Graduate business schools, eager to enhance their global image and offset declining demand at home, are attracting international students—and that is causing headaches for the schools’ career-services offices.
Tight visa restrictions and complicated paperwork can make hiring overseas candidates a hassle, and with local talent abundant for many positions these days, some companies don’t see much reason to try hiring anyone else. The potential for cultural misunderstandings and additional training costs are just too high. That has left many overseas students with job-offer rates well below their domestic-born peers at many institutions.
Some schools are seeking out companies that are more amenable to sponsoring overseas hires, while others are beefing up their familiarity with foreign markets and employers to improve international hiring opportunities. Still other schools in the U.S. and U.K. are outright dissuading international students from enrolling, warning that the domestic job hunt will be brutal.
At Vanderbilt University’s Owen Graduate School of Management, one-quarter of the Nashville, Tenn., school’s 2011 M.B.A. class was international, with a number of students from China, India and South Korea.
“If we have too high a [percentage] of international students and then we can’t place them, shame on us,” says Tami Fassinger, chief recruiting officer at the school.
“Regardless of how high somebody’s GMAT is, we have to see that career fit as part of the admission equation,” she added, referring to the Graduate Management Admission Test.
In the past two years, Owen has increased support for its foreign-student job seekers, including hiring a dedicated career-services staffer for the international contingent; scheduling “how I did it” presentations by international students who successfully secured jobs in the U.S.; organizing job-hunt trips to Asia; and offering webinars to address cultural gaps and identify companies that are more open to sponsorship.
Despite the school’s efforts, 67% of foreign-born students from Owen’s M.B.A. class of 2011 had accepted jobs within three months of graduation, compared with 85% for domestic students.
Juan Jose Thorne, a 2010 Owen graduate and native of Peru, says he went to a U.S. school in part so he could land a job in the U.S.—ideally at a midsize or large consulting firm. While Mr. Thorne, 31 years old, didn’t have a job lined up at graduation, he found one a few months later as a pricing consultant at Tennessee-based Tractor Supply Co. But without a long-term sponsorship offer, he had to look elsewhere again in early 2011. Mr. Thorne now works out of Nashville for Revionics Inc., a pricing software company. Although Revionics has sponsored him for the long term, Mr. Thorne acknowledges that not all of his international classmates were so lucky.

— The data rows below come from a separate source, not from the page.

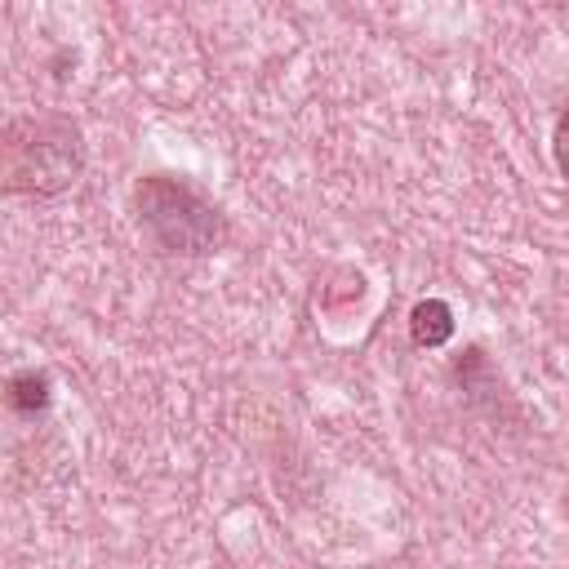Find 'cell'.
<instances>
[{"mask_svg":"<svg viewBox=\"0 0 569 569\" xmlns=\"http://www.w3.org/2000/svg\"><path fill=\"white\" fill-rule=\"evenodd\" d=\"M138 222L151 231V240L164 253H187L200 258L222 240V213L182 178L173 173H151L133 187Z\"/></svg>","mask_w":569,"mask_h":569,"instance_id":"2","label":"cell"},{"mask_svg":"<svg viewBox=\"0 0 569 569\" xmlns=\"http://www.w3.org/2000/svg\"><path fill=\"white\" fill-rule=\"evenodd\" d=\"M551 156H556V169L569 178V111L556 116V129H551Z\"/></svg>","mask_w":569,"mask_h":569,"instance_id":"5","label":"cell"},{"mask_svg":"<svg viewBox=\"0 0 569 569\" xmlns=\"http://www.w3.org/2000/svg\"><path fill=\"white\" fill-rule=\"evenodd\" d=\"M409 338L418 347H445L453 338V307L445 298H422L409 311Z\"/></svg>","mask_w":569,"mask_h":569,"instance_id":"4","label":"cell"},{"mask_svg":"<svg viewBox=\"0 0 569 569\" xmlns=\"http://www.w3.org/2000/svg\"><path fill=\"white\" fill-rule=\"evenodd\" d=\"M4 400H9V409L18 418H40L53 405V378H49V369H36V365L13 369L9 382H4Z\"/></svg>","mask_w":569,"mask_h":569,"instance_id":"3","label":"cell"},{"mask_svg":"<svg viewBox=\"0 0 569 569\" xmlns=\"http://www.w3.org/2000/svg\"><path fill=\"white\" fill-rule=\"evenodd\" d=\"M4 191L58 196L84 169L80 129L62 116H18L4 124Z\"/></svg>","mask_w":569,"mask_h":569,"instance_id":"1","label":"cell"}]
</instances>
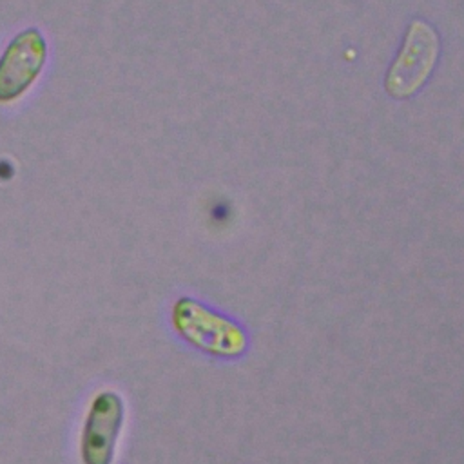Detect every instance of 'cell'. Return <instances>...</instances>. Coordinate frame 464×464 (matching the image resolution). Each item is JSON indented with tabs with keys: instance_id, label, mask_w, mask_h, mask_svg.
Wrapping results in <instances>:
<instances>
[{
	"instance_id": "1",
	"label": "cell",
	"mask_w": 464,
	"mask_h": 464,
	"mask_svg": "<svg viewBox=\"0 0 464 464\" xmlns=\"http://www.w3.org/2000/svg\"><path fill=\"white\" fill-rule=\"evenodd\" d=\"M123 424V401L112 390L98 392L85 413L80 437L83 464H112Z\"/></svg>"
},
{
	"instance_id": "2",
	"label": "cell",
	"mask_w": 464,
	"mask_h": 464,
	"mask_svg": "<svg viewBox=\"0 0 464 464\" xmlns=\"http://www.w3.org/2000/svg\"><path fill=\"white\" fill-rule=\"evenodd\" d=\"M172 326L192 346L210 353L230 355L241 346V332L232 330L227 319L192 299L176 301L172 306Z\"/></svg>"
},
{
	"instance_id": "3",
	"label": "cell",
	"mask_w": 464,
	"mask_h": 464,
	"mask_svg": "<svg viewBox=\"0 0 464 464\" xmlns=\"http://www.w3.org/2000/svg\"><path fill=\"white\" fill-rule=\"evenodd\" d=\"M437 56V36L424 22H413L410 25L406 44L399 58L395 60L386 87L393 96H408L419 89V85L430 74Z\"/></svg>"
},
{
	"instance_id": "4",
	"label": "cell",
	"mask_w": 464,
	"mask_h": 464,
	"mask_svg": "<svg viewBox=\"0 0 464 464\" xmlns=\"http://www.w3.org/2000/svg\"><path fill=\"white\" fill-rule=\"evenodd\" d=\"M44 62V40L36 31H25L11 42L0 60V100L18 96L38 74Z\"/></svg>"
}]
</instances>
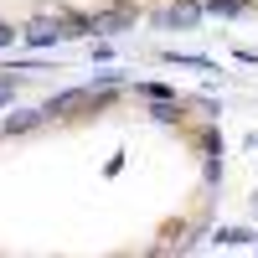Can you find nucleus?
I'll return each mask as SVG.
<instances>
[{
    "label": "nucleus",
    "instance_id": "nucleus-2",
    "mask_svg": "<svg viewBox=\"0 0 258 258\" xmlns=\"http://www.w3.org/2000/svg\"><path fill=\"white\" fill-rule=\"evenodd\" d=\"M93 21H98V31H119V26L135 21V11H103V16H93Z\"/></svg>",
    "mask_w": 258,
    "mask_h": 258
},
{
    "label": "nucleus",
    "instance_id": "nucleus-1",
    "mask_svg": "<svg viewBox=\"0 0 258 258\" xmlns=\"http://www.w3.org/2000/svg\"><path fill=\"white\" fill-rule=\"evenodd\" d=\"M57 36H68V21H62V16H52V21H36V26H26V41H31V47H52Z\"/></svg>",
    "mask_w": 258,
    "mask_h": 258
},
{
    "label": "nucleus",
    "instance_id": "nucleus-4",
    "mask_svg": "<svg viewBox=\"0 0 258 258\" xmlns=\"http://www.w3.org/2000/svg\"><path fill=\"white\" fill-rule=\"evenodd\" d=\"M21 93V73H6V78H0V103H11Z\"/></svg>",
    "mask_w": 258,
    "mask_h": 258
},
{
    "label": "nucleus",
    "instance_id": "nucleus-3",
    "mask_svg": "<svg viewBox=\"0 0 258 258\" xmlns=\"http://www.w3.org/2000/svg\"><path fill=\"white\" fill-rule=\"evenodd\" d=\"M41 119H47V114H11V119H6V135H21V129H36Z\"/></svg>",
    "mask_w": 258,
    "mask_h": 258
},
{
    "label": "nucleus",
    "instance_id": "nucleus-5",
    "mask_svg": "<svg viewBox=\"0 0 258 258\" xmlns=\"http://www.w3.org/2000/svg\"><path fill=\"white\" fill-rule=\"evenodd\" d=\"M212 11H217V16H232V11H243V0H212Z\"/></svg>",
    "mask_w": 258,
    "mask_h": 258
},
{
    "label": "nucleus",
    "instance_id": "nucleus-6",
    "mask_svg": "<svg viewBox=\"0 0 258 258\" xmlns=\"http://www.w3.org/2000/svg\"><path fill=\"white\" fill-rule=\"evenodd\" d=\"M16 41V26H0V47H11Z\"/></svg>",
    "mask_w": 258,
    "mask_h": 258
}]
</instances>
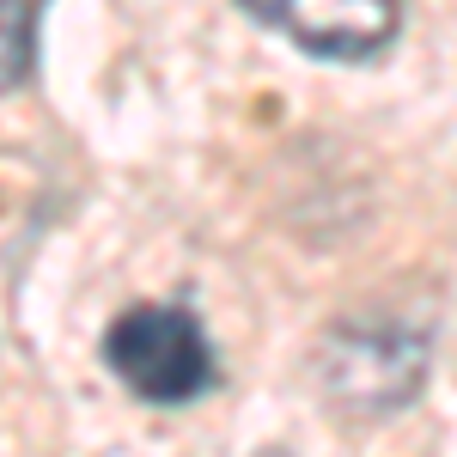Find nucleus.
I'll list each match as a JSON object with an SVG mask.
<instances>
[{"label": "nucleus", "instance_id": "1", "mask_svg": "<svg viewBox=\"0 0 457 457\" xmlns=\"http://www.w3.org/2000/svg\"><path fill=\"white\" fill-rule=\"evenodd\" d=\"M427 360H433V336L421 323L348 317L317 348V385H323V403L342 409L348 421H385L421 396Z\"/></svg>", "mask_w": 457, "mask_h": 457}, {"label": "nucleus", "instance_id": "2", "mask_svg": "<svg viewBox=\"0 0 457 457\" xmlns=\"http://www.w3.org/2000/svg\"><path fill=\"white\" fill-rule=\"evenodd\" d=\"M104 366L141 403H195L220 385L208 329L183 305H129L104 329Z\"/></svg>", "mask_w": 457, "mask_h": 457}, {"label": "nucleus", "instance_id": "3", "mask_svg": "<svg viewBox=\"0 0 457 457\" xmlns=\"http://www.w3.org/2000/svg\"><path fill=\"white\" fill-rule=\"evenodd\" d=\"M238 6L317 62H372L403 25V0H238Z\"/></svg>", "mask_w": 457, "mask_h": 457}, {"label": "nucleus", "instance_id": "4", "mask_svg": "<svg viewBox=\"0 0 457 457\" xmlns=\"http://www.w3.org/2000/svg\"><path fill=\"white\" fill-rule=\"evenodd\" d=\"M37 6L43 0H0V92H19L37 68Z\"/></svg>", "mask_w": 457, "mask_h": 457}]
</instances>
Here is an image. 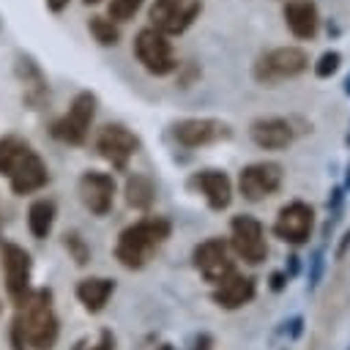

At the University of Rochester’s Simon Graduate School of Business, administrators this winter visited with more than 20 multinational companies in China, including Goldman Sachs Group Inc. and Accenture PLC, to learn what they are looking for in new hires and encourage them to consider Simon’s international students for those overseas posts. More than half the students in Simon’s M.B.A. class that started last fall are international; the same is true for the students who enrolled last autumn in the school’s one-year master’s program in finance.
Delores Conway, associate dean of master’s programs and a member of the visiting delegation, says several companies already have added new jobs in China to the Rochester, N.Y., school’s career-services website.
Simon also helps international students who don’t yet have jobs to land short-term consulting engagements in the U.S. The thinking is it will tide them over for a few months after graduation and allow them to continue hunting for a more permanent U.S.-based position. Such short stints are proving particularly popular in private equity and investment banking, where firms want assistance on analytic or financial projects.
India native Rajeev Samuel, 30, wanted to stay in the U.S. after his graduation from the Simonschool, preferably near his wife, who is based in Chicago. At one U.S. company, Mr. Samuel made it to a final-round interview only to have the company ask if he would relocate to India or China for the job. “I’m paying for a U.S. school in U.S. dollars, and I don’t think I can pay it back using an Indian salary,” he says.
After interviewing with five different companies, the best offer he got was in Montreal. Mr. Samuel will begin work this summer at miner Rio Tinto, focusing on pricing strategies for a new India-based joint venture. He is currently taking French lessons to prepare for the move.
Hult International Business School is also keeping job prospects in mind when considering international applicants, and has begun to discourage students from outside the European Union from enrolling at its London campus. Last year, 63% of non-EU students at the London campus accepted job offers within three months of graduation, compared with 84% of those with EU citizenship.
International students who do enroll at Hult’s London branch are encouraged to take a three-pronged approach to the job hunt: seek sponsorship in the U.K., search for a job at a multinational company in their home country, or find a local company back home. Most are aiming for the first path, says Paula Quinton-Jones, career-services director for Hult’s London campus.